Background: In epidemiologic studies, cancer stage is an important predictor of outcomes. However, cancer stage is typically unavailable in medical insurance claims datasets, thus limiting the usefulness of such data for epidemiologic studies. Therefore, we sought to develop an algorithm to predict cancer stage based on covariates available from claims-based data.
Methods: We identified a cohort of 77,306 women age >/= 66 years with stage I-IV breast cancer, using the Surveillence Epidemiology and End Results (SEER)-Medicare database. We formulated an algorithm to predict cancer stage using covariates (demographic, tumor, and treatment characteristics) obtained from claims. Logistic regression models derived prediction equations in a training set, and equations' test characteristics (sensitivity, specificity, positive predictive value (PPV), and negative predictive value [NPV]) were calculated in a validation set.

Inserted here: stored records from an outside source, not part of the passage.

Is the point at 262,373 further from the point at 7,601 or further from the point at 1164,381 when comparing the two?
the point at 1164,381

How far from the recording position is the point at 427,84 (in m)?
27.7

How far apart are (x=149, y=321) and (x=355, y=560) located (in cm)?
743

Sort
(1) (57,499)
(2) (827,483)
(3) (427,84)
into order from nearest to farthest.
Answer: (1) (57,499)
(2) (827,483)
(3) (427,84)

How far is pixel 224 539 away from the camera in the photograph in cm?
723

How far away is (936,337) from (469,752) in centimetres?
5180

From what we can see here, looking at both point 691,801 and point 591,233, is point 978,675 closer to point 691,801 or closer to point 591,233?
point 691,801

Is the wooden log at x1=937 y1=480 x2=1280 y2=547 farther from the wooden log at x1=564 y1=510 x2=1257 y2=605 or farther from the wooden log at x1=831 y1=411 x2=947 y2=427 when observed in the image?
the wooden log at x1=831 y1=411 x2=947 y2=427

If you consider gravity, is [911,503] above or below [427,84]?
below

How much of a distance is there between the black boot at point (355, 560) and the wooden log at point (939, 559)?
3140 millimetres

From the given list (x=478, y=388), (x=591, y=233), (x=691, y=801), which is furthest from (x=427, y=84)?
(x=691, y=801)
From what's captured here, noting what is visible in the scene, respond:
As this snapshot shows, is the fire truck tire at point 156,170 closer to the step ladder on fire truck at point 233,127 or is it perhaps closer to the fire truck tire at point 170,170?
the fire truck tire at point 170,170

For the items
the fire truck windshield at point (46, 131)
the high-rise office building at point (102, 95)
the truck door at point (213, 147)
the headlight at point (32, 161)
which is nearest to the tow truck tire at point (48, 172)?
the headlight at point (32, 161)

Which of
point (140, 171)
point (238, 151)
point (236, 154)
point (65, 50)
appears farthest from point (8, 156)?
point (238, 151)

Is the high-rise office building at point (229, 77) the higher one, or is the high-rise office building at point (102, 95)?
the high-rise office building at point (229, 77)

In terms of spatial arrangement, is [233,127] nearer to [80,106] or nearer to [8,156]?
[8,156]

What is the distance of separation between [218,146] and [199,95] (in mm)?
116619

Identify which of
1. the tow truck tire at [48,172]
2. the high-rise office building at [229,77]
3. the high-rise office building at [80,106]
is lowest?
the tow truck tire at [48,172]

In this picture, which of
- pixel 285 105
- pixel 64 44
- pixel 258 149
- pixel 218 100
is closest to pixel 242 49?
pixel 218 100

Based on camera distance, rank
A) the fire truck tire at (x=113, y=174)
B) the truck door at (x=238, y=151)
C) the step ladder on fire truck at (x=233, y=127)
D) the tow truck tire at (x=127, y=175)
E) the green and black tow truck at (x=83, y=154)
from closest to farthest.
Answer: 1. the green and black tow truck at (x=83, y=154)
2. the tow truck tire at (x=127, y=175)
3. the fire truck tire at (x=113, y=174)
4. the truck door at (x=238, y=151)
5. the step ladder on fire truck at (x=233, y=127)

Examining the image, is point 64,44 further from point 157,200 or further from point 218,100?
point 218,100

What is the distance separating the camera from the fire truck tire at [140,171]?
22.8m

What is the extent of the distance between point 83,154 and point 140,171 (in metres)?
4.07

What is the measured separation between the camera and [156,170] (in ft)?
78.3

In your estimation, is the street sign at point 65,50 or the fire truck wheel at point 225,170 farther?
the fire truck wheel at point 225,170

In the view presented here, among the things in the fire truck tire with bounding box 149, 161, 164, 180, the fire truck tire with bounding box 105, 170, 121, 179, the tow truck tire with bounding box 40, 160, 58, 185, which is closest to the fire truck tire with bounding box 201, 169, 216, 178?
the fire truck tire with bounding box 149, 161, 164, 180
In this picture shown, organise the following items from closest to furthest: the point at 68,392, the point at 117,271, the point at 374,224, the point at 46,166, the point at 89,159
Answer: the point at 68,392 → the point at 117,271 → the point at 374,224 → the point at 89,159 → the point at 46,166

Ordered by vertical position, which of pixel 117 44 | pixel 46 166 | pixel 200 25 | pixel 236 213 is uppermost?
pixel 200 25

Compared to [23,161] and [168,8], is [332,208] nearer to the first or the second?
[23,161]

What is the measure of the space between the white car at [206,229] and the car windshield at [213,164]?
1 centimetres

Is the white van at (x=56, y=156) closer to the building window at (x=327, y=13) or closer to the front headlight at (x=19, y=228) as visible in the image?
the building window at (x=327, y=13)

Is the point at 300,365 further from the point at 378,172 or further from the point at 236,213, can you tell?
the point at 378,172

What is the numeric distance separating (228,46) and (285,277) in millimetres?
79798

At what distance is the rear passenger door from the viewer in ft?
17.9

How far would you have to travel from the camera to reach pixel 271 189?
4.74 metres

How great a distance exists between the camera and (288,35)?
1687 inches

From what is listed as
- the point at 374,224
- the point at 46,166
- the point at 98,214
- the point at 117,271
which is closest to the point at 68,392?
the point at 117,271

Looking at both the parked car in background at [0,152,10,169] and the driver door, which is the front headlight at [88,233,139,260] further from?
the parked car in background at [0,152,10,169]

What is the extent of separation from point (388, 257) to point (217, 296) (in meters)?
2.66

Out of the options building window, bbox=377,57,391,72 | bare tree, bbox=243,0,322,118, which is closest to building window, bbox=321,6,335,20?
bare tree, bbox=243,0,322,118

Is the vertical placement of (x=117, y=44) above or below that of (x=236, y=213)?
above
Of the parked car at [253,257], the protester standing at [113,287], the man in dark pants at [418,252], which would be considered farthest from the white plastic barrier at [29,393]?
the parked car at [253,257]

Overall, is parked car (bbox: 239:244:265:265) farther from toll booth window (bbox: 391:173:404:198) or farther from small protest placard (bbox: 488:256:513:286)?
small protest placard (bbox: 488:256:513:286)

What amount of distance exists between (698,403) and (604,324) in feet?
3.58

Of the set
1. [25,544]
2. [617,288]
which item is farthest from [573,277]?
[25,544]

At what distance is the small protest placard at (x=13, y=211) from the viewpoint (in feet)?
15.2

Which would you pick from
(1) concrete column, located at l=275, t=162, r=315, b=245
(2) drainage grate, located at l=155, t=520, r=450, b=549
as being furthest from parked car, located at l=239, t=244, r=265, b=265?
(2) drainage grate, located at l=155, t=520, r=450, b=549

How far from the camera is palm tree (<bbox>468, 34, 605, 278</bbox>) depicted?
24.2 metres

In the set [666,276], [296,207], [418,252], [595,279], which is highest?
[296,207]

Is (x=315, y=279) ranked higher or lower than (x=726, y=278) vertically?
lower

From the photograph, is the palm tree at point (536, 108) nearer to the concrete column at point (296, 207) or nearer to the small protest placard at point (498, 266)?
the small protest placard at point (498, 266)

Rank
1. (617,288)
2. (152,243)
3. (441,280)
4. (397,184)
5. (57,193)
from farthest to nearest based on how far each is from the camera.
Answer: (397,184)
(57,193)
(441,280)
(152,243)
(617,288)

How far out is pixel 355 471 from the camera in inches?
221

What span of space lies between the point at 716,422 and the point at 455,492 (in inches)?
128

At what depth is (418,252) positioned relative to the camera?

Results: Of the entire sample of women diagnosed with invasive breast cancer, 51% had stage I; 26% stage II; 11% stage III; and 4% stage IV disease. The equation predicting stage IV disease achieved sensitivity of 81%, specificity 89%, positive predictive value (PPV) 24%, and negative predictive value (NPV) 99%, while the equation distinguishing stage I/II from stage III disease achieved sensitivity 83%, specificity 78%, PPV 98%, and NPV 31%. Combined, the equations most accurately identified early stage disease and ascertained a sample in which 98% of patients were stage I or II.
Conclusions: A claims-based algorithm was utilized to predict breast cancer stage, and was particularly successful when used to identify early stage disease. These prediction equations may be applied in future studies of breast cancer patients, substantially improving the utility of claims-based studies in this group. This method may similarly be employed to develop algorithms permitting claims-based epidemiologic studies of patients with other cancers.